2024 was a remarkable year for the equity market. The S&P 500 gained 25% (the second consecutive year of 20+% gains) and was the third-best annual return for the index since 2000. This impressive performance has been supported by several factors: the economy continuing to surprise to the upside, moderating inflation, and the Federal Reserve (Fed) beginning to ease monetary policy.

Post-Election Market Dynamics

The S&P 500 has gained 5.5% since the election as markets applauded President-elect Trump’s pro-growth agenda. However, we recognize that campaign promises do not always materialize during presidential terms. Tariffs, taxes, and deregulation have become the three largest policy-related focuses of the market. Thus far, the perceived positive market impacts from deregulation and taxes have outweighed potential negative impacts to profitability and inflation from tariffs.

Investor Sentiment and Portfolio Performance

Investors are likely feeling “S&P Envy” again in 2024. A balanced portfolio had another good year, but trailed US stock by a large margin and the chart indicates1:

2024 was the 18th largest year for “S&P Envy” when comparing the S&P return to a hypothetical 60/40 portfolio.

The Importance of Diversification

A common question we hear from investors is, “Why don’t we just invest everything in the S&P 500?” It’s an understandable thought, especially after a period of strong market performance. However, focusing solely on one index—or any single investment—can significantly increase your risk.

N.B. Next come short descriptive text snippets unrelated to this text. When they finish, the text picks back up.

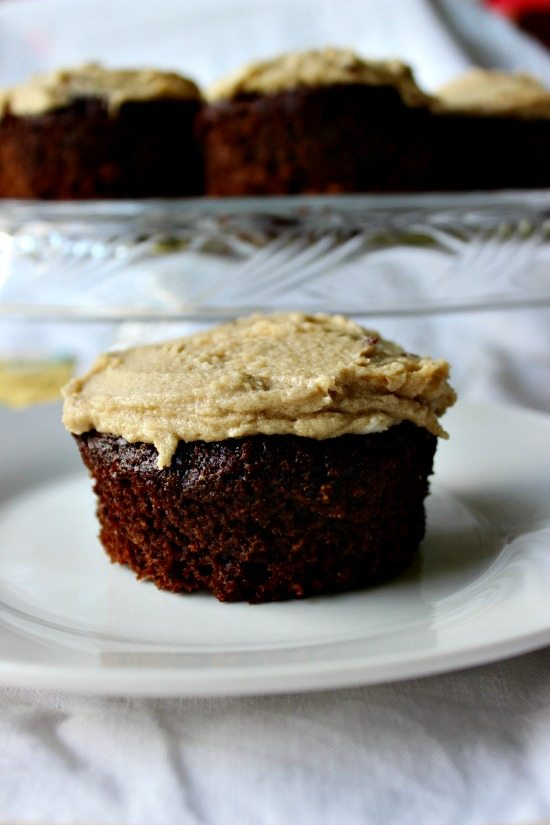 """Close up image of a frosted chocolate cupcake on a white plate with a cake tray full of cupcakes in the background. Text overlay says, """"Chocolate Mayo Cupcakes with Caramel Frosting""""."""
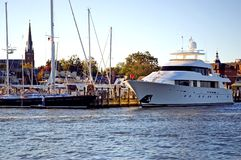 Luxury yacht at town dock. A view across a small harbor at a huge luxury yacht at it sits tied at the town dock on a warm fall afternoon Royalty Free Stock Image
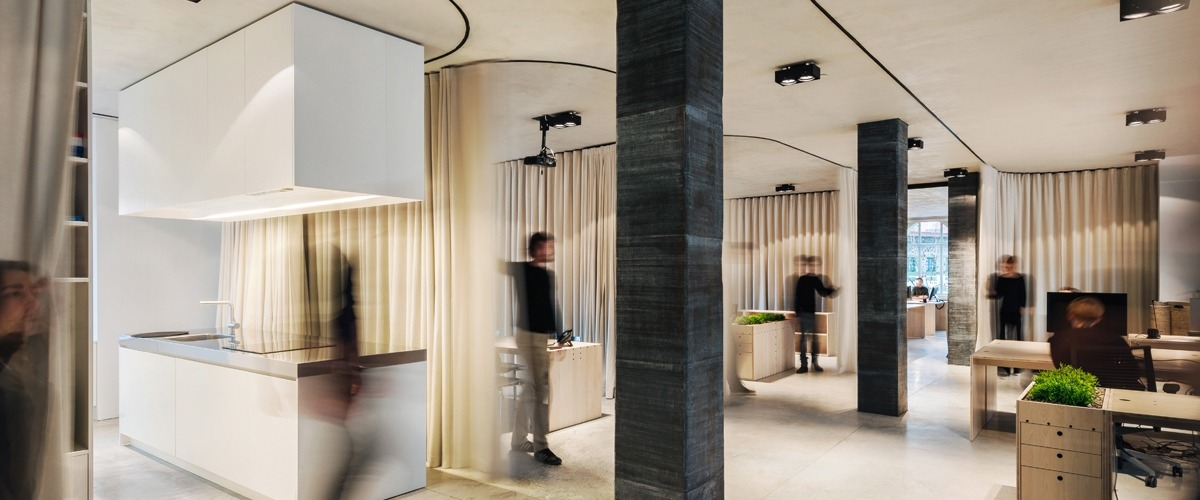 Changing the acoustics of a working space using acoustic fabrics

The S&P 500 has delivered impressive returns in recent years, but past performance doesn’t guarantee future success. Today, the index is priced at historically high levels and is heavily concentrated, with a handful of companies making up a large portion of its total value. This concentration can create vulnerability, especially if those leading companies underperform.

As investors, it’s critical to balance risk and reward by diversifying across different asset classes, sectors, and geographies. A well-constructed, diversified portfolio allows you to participate in market growth while reducing the potential impact of a downturn in any single area.

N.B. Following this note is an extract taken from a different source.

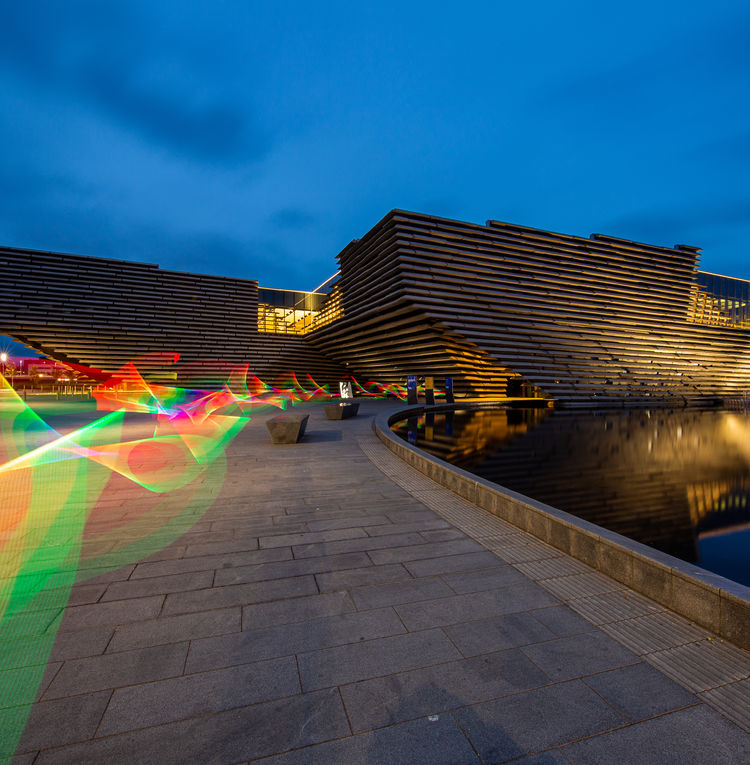 A rainbow ribbon made of light in front of V&A Dundee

In essence, diversification helps you avoid the temptation to chase what worked yesterday and instead focus on what’s most likely to help you reach your long-term goals.

Managing Risk and Emotions in Investing

As fiduciaries, our job is to manage risk vs. reward. We want our clients to succeed with the least amount of risk possible but understand risk is necessary to take in order to achieve long-term financial success. When you look at the chart, this shows the S&P 500 performance since 10/9/2007 compared to a portfolio with 83% of the bear and 83% of the bull market returns. They virtually get to the same place by 12/31/2024, but the ride with less risk should be an “easier” ride on the investor. While we say, investors should never act based off emotion, we are not naïve that investing is emotional²:

Strategic Considerations for 2025

For current clients, we are employing the following considerations but wanted to summarize the key points for what others should be looking for in 2025:

  • Rebalance portfolio back to target allocations
    • There were several trades made in 2024 that are requiring us to rebalance the accounts; taking gains off the table and reallocating to underweight positions or more conservative assets.
    • We are encouraging investors who take an annual RMD from their IRA account to consider taking early in the year. This way, they are selling at (almost) all-time market highs and locking in good pricing to take risk off the table and meet annual RMD spending requirement.
  • Maintain balance between growth/value, Large companies/Small & mid companies, US vs. International.
  • Expect volatility
    • Market Valuations are stretched for someRecessionary risks – In our minds, more sector to sector focused vs. across the board
    • Geopolitical risk – New administration growing pains  
  • Fixed Income Investments   
    • Reduce Money Market, T-Bill & Short-Term Bonds
    • Increase Duration…Begin the shift to longer term bonds
    • Focus on High Quality

If you would like to discuss your long-term financial plan in greater detail or would value a review of your current investments, please get in touch with our office to schedule time with one of our Wealth Advisors. If you are not currently a client and value a second opinion, we are here to help. Now is a better time than ever to look at your current investments and financial plan to make sure they are properly positioned for the unexpected.

Regards,

Jerrod Ferguson, CFP®

Vice President

Disclosures: The views expressed in this commentary are subject to change based on market and other conditions. These documents may contain certain statements that may be deemed forward‐looking statements. Please note that any such statements are not guarantees of any future performance and actual results or developments may differ materially from those projected. Any projections, market outlooks, or estimates are based upon certain assumptions and should not be construed as indicative of actual events that will occur. Past performance does not guarantee future results. The information provided is for educational and illustrative purposes only and does not constitute investment advice and it should not be relied on as such. It should not be considered a solicitation to buy or an offer to sell a security. It does not take into account any investor’s particular investment objectives, strategies, tax status or investment horizon. You should consult your attorney or tax advisor. All information has been obtained from sources believed to be reliable, but its accuracy is not guaranteed.  There is no representation or warranty as to the current accuracy, reliability, or completeness of, nor liability for, decisions based on such information and it should not be relied on as such. Vance Wealth, Inc. (“Vance Wealth”) is a registered investment advisor. Advisory services are only offered to clients or prospective clients where Vance Wealth and its representatives are properly licensed or exempt from licensure. The S&P 500 is an unmanaged index of 500 widely held stocks. Investors cannot invest directly in an index.

Sources:

  1. BlackRock – Student of the Market, January 2025. “Investors are likely feeling “S&P Envy” again”
  2. BlackRock – Student of the Market, January 2025. ”Win more by losing less”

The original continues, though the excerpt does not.